Workshop 3 | Das Digitale des Alltäglichen und das Alltägliche des Digitalen. Debatte und Diskussion der DGEKW-Kommission Digitale Anthropologie im Roundtable-Format
Moderation und Kommentar: PD Dr. Anne Dippel (Jena)
Beteiligte: Katrin Amelang, Christoph Bareither, Urmila Goel, Gertraud Koch, Sarah Thanner, Libuše Hannah Vepřek
Die ehemalige Kommission „Digitalisierung im Alltag“ nennt sich seit 2022 „Kommission für Digitale Anthropo- logie“. Die Mitglieder haben sich für diesen Namen entschieden, weil der Prozess der Digitalisierung und seine transformatorische Kraft binnen weniger Jahre so umfassend im Alltag wirkmächtig geworden ist, dass „der Alltag“ und „das Digitale“ schwer voneinander zu trennen sind. Die Umbenennung ist damit symptomatisch für diesen digital durchzogenen Alltag. Was bedeutet „Digitale Anthropologie“ und welche Perspektiven auf Alltag eröffnet diese neue Querschnittsdimension? Wie erlaubt „Digitale Anthropologie“ Dynamiken und Strukturen, Kontinuitäten und Brüche, Bausteine und Architekturen von Menschen und Mehr-als-Menschlichen im Alltag zu untersuchen? In diesem Roundtable wollen wir daher das Digitale des Alltäglichen und das Alltägliche des Digitalen diskutieren.

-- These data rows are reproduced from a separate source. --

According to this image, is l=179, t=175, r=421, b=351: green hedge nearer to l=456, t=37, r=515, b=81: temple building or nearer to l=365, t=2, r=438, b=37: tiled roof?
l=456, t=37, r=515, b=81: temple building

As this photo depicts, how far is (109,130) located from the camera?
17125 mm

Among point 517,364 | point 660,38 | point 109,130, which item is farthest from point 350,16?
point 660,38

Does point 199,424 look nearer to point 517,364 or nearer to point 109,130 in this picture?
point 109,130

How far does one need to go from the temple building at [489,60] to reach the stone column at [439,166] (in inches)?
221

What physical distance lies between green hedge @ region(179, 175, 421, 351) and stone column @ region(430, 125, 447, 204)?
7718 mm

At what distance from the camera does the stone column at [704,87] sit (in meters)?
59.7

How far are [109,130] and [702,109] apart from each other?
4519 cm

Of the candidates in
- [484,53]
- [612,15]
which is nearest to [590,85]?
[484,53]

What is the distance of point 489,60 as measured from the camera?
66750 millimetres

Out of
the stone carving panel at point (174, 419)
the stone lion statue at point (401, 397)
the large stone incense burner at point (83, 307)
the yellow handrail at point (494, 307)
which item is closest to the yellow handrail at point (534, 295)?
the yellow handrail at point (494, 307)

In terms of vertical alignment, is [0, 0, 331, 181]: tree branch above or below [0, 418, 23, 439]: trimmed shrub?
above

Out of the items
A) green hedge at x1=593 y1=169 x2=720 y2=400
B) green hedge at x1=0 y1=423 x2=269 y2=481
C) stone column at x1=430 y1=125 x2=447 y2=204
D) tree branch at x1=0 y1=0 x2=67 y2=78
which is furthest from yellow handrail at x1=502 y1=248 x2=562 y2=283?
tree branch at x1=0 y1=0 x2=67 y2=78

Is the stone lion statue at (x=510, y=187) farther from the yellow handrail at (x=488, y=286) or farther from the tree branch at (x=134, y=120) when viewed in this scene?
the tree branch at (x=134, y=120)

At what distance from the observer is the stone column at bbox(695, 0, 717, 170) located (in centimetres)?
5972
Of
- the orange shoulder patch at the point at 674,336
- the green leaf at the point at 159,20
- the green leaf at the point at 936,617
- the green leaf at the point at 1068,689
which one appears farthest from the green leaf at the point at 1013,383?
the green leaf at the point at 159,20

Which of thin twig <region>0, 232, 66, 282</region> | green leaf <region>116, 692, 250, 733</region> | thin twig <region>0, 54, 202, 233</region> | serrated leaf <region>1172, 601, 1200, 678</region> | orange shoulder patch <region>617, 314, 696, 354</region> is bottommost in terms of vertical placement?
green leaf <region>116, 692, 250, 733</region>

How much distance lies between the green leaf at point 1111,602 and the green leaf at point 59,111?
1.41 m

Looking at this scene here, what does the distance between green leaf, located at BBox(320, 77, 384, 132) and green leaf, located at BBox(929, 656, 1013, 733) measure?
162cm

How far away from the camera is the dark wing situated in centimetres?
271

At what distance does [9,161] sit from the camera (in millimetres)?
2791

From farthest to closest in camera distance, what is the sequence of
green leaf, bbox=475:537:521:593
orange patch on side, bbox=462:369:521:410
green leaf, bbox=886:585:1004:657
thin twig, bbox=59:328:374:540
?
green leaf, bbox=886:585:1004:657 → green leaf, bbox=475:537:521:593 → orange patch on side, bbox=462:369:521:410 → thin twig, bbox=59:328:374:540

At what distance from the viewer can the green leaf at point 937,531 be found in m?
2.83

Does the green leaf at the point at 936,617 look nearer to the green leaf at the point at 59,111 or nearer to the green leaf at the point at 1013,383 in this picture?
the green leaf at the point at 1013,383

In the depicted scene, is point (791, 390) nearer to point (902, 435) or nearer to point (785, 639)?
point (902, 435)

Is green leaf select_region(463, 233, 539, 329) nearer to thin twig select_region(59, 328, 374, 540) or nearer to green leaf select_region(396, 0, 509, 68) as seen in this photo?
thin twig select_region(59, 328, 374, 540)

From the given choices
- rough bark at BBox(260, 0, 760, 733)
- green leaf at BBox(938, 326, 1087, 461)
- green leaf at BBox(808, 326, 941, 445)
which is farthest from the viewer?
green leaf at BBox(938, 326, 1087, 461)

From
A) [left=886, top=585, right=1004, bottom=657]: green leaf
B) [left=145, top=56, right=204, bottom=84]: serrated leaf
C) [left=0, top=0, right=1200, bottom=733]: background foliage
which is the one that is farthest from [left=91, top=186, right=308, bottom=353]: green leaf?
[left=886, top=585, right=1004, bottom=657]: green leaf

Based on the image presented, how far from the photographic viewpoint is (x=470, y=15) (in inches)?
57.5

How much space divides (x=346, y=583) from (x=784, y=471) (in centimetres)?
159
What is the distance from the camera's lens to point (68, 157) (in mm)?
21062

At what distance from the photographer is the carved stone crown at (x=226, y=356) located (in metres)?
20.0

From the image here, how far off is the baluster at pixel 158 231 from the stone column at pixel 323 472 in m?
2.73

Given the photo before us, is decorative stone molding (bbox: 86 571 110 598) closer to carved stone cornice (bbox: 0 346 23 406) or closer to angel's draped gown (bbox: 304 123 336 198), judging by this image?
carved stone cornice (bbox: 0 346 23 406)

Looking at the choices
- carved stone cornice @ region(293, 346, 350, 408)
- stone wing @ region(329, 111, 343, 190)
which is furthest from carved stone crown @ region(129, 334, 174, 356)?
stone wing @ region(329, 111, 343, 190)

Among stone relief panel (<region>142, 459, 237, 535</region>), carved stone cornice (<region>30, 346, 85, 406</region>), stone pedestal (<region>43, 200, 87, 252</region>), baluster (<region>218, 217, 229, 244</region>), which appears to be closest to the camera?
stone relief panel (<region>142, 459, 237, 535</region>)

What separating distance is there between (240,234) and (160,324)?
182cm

Erscheint das Digitale nicht bloß als etwas Neues und bildet vielmehr ein technogenes Kontinuum, das sich an die Industrialisierung anschließt? Naturschutz- und Lebensreformbewegungen waren Antworten auf die Umwälzungen der Moderne. Stellen heutige Umweltbewegungen und Lifestylekonzepte gleichermaßen Antworten auf die Um- wälzungen der Digitale dar? Wo liegen die Unterschiede, wo finden sich Parallelen? Gelingt es durch einen „digital- anthropologischen Blick“ den Fallen der Romantisierung und Überrationalisierung zu entgehen? Können wir dadurch neue Fragen und Sichtweisen entwickeln, anstatt die immer gleichen Sorgen, Perspektiven und Antworten an soziomaterielle Transformationen des Alltags heranzutragen? Wie können wir die parallel laufenden Prozesse einfangen, die durch digitale Technologien befördert werden: Fluidisierung und Konzentration, Öffnen und Schließen, Verschwimmen von Identität und Neuziehen von Grenzen, Sehnsucht nach der „guten alten Zeit“ und Spekulationssucht über die „paradiesische Zukunft“? Lässt sich all das in Dialektik aufheben oder hebt sich in der Digitale die Dialektik selbst auf?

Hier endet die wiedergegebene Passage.